**EXERCISE PROMPT**
Can you copy the material word for word, starting at the line that contains "In what is pictured" and ending at the last line of the material?

......

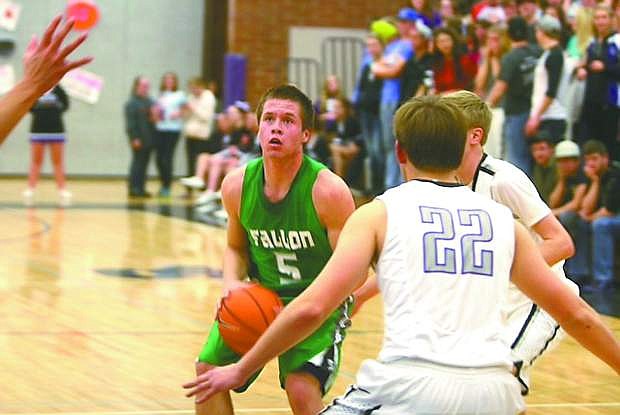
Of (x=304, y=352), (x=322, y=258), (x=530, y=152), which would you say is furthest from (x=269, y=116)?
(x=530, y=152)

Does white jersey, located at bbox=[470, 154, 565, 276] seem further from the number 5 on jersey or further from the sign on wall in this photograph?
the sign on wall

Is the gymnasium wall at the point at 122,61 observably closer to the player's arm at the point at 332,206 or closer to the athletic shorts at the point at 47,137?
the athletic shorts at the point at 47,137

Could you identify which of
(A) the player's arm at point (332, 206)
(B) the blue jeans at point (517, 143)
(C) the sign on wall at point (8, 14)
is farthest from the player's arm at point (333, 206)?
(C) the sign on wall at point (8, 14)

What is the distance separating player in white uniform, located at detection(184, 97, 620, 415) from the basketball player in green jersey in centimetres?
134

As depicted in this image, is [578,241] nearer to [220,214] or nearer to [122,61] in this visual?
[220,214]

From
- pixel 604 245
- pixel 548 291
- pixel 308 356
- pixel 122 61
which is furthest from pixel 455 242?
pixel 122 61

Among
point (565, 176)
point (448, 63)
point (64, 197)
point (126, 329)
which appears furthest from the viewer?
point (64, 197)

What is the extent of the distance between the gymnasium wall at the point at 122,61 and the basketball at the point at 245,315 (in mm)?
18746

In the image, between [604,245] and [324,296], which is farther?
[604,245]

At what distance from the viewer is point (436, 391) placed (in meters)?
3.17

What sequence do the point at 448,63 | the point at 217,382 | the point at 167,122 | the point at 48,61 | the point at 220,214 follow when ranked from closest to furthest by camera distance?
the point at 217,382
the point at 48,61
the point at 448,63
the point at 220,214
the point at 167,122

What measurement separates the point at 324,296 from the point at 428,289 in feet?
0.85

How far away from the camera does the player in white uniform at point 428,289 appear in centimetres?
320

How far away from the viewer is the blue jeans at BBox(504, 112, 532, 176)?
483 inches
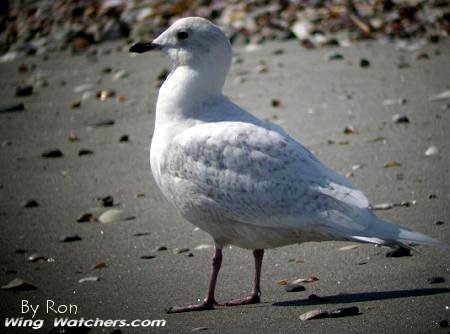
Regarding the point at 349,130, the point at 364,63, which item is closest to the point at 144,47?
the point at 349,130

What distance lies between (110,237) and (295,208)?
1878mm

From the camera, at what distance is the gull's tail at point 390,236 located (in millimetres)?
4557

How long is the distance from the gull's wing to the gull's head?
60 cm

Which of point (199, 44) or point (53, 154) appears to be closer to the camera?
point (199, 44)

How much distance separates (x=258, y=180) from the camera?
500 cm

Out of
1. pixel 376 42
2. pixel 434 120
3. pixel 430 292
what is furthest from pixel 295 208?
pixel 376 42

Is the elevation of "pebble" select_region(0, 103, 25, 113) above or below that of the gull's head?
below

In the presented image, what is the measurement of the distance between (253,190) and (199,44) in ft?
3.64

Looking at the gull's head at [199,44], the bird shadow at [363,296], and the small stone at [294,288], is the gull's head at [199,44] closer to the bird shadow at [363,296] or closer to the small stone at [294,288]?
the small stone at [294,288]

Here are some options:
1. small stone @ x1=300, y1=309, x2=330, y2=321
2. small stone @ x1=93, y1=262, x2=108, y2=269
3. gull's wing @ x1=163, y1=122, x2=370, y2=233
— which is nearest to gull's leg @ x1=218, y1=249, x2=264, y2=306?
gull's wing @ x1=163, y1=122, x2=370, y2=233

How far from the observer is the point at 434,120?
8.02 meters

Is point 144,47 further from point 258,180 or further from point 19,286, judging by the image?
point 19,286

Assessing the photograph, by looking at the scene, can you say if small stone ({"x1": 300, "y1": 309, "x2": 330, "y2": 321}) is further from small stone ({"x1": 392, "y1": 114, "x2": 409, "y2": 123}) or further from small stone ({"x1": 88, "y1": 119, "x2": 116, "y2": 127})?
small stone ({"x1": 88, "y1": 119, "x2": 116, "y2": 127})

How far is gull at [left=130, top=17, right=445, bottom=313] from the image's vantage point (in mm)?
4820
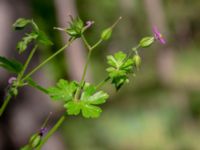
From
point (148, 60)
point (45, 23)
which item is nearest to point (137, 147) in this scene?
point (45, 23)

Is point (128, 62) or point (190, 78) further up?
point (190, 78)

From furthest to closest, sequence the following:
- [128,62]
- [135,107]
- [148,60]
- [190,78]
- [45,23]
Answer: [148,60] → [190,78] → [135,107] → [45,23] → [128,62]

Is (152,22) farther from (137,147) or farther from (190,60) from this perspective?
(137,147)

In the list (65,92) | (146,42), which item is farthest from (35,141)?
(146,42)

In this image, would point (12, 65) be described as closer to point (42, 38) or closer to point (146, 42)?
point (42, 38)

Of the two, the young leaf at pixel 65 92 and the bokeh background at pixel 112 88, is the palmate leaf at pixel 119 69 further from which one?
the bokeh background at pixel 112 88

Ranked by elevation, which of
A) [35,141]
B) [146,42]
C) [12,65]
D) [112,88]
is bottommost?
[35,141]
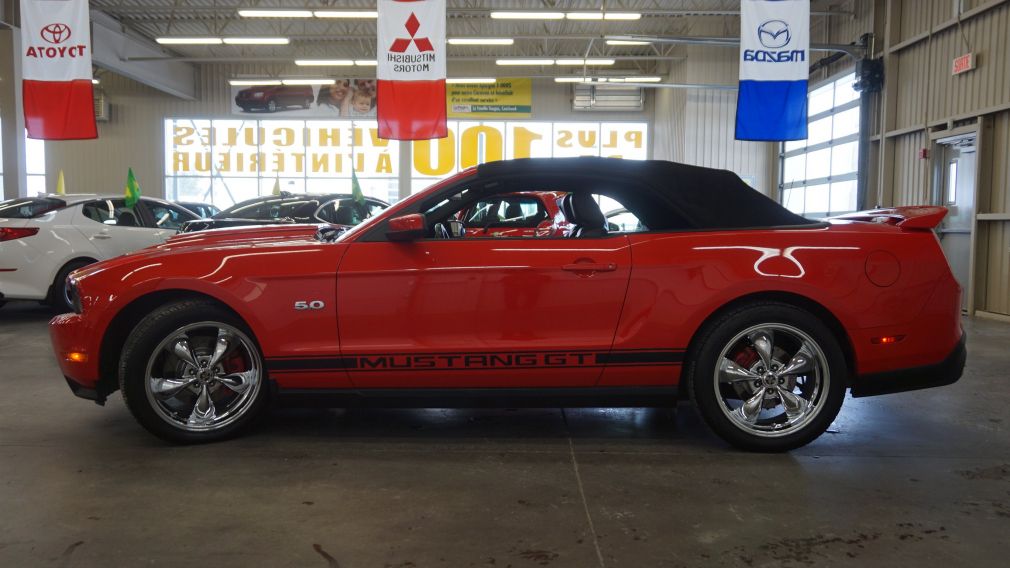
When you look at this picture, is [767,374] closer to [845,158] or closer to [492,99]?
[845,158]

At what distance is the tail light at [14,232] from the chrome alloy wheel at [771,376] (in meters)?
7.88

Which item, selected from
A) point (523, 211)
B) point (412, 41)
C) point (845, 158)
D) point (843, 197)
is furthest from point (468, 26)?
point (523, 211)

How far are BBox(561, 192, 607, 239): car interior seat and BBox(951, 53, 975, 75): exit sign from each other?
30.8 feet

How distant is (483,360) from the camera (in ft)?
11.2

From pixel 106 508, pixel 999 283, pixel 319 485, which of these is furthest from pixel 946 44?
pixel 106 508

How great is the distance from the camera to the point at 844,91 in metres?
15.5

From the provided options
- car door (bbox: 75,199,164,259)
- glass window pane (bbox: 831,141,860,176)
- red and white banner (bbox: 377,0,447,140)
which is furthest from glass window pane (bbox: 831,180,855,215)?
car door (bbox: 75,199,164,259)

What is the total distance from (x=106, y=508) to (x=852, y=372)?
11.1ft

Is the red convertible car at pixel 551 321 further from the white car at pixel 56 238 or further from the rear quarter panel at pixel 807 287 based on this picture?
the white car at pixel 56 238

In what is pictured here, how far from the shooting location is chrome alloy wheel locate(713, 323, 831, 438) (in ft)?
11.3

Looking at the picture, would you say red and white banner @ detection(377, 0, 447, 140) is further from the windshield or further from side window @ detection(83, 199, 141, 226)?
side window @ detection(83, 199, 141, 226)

......

**FULL OUTPUT**
In what is pictured here, how far from the shooting location is chrome alloy wheel locate(713, 323, 831, 438) (in ft)?
11.3

Looking at the picture, would you say red and white banner @ detection(377, 0, 447, 140) is further from the windshield or further from side window @ detection(83, 199, 141, 226)?
side window @ detection(83, 199, 141, 226)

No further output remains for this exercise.